# Start of Source extract

I still believe the camera is a tool in the hands of the craftsman behind the lens. Any good craftsman knows the capabilities of his tools and the appropriate settings for the job at hand. There are some really great photographers who be it out of habit, fear of the unknown or laziness have developed a specific "look" to their images, such that every one takes on a sameness. Sometimes it's good to move outside the norm and try something different, to experience the full capabilities of the tool in your hand.


----------



## jcdeboever (Apr 26, 2018)

After I pre visualize the image, I first think in terms of available light and the range I have at my disposal. Almost always, I pre set the focus using the focus scale on the lens, prior to bringing the viewfinder to my eye . I almost always have the aperture set to wide open prior to bringing the viewfinder to my eye. Shooting in aperture priority mode, in viewfinder, I adjust aperture to achieve the look I'm after. Looking at the scene, I have never been able to say, oh that's a 5.6 shot but I assume it's my lack of experience and skills.


----------



## chuasam (Apr 26, 2018)

I use the Nikon 105mm f/1.4
I typically do my portraits at f/2.0 - f/3.2
I see what you mean about the background but I do headshots...basically product shots of people.


----------



## mrca (Apr 28, 2018)

The photographer is responsible for everything within the frame.  Background is one of the elements. All elements  and their arrangement, camera controls, lenses, lighting should support the purpose of the shot.   Hopefully, the photographer has a purpose.  It helps to have equipment to achieve that vision.    As Ansel said, there is nothing worse than a  sharp image of a fuzzy idea.  A camera will help give you a sharp, well exposed image (my harshest critique of an image since a camera can do that alone on a tripod) but a photographer creates the image.   You know you need to up grade when your gear won't allow you to meet your vision.

# End of Source extract

* **Written instruction 1**:
Extract from the photography forum thread the passage that begins with the words containing "## jcdeboever (Apr" and ends with "chuasam (Apr 26, 2018)".
* **Written instruction 2**:
Decide whether each statement agrees with the photography forum thread, answering yes or no and quoting the words that settle it: (a) chuasam typically shoots portraits between f/2.0 and f/3.2; (b) jcdeboever usually sets the aperture to its narrowest setting before raising the viewfinder; (c) mrca holds that an upgrade is needed when gear won't allow the photographer to meet the vision.

# Start of Listing

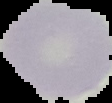

Summary:
  - Result: no Plasmodium parasites detected
  - Image size: 112×103 pixels
  - Preparation: thin blood film
  - Image type: segmented cell region with the area outside set to black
Assess this cell for malaria.
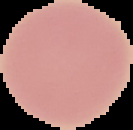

# End of Listing

* **Exercise solution 1**:
## jcdeboever (Apr 26, 2018)

After I pre visualize the image, I first think in terms of available light and the range I have at my disposal. Almost always, I pre set the focus using the focus scale on the lens, prior to bringing the viewfinder to my eye . I almost always have the aperture set to wide open prior to bringing the viewfinder to my eye. Shooting in aperture priority mode, in viewfinder, I adjust aperture to achieve the look I'm after. Looking at the scene, I have never been able to say, oh that's a 5.6 shot but I assume it's my lack of experience and skills.


----------



## chuasam (Apr 26, 2018)

* **Exercise solution 2**:
(a) Yes: "I typically do my portraits at f/2.0 - f/3.2"
(b) No: "I almost always have the aperture set to wide open prior to bringing the viewfinder to my eye."
(c) Yes: "You know you need to up grade when your gear won't allow you to meet your vision."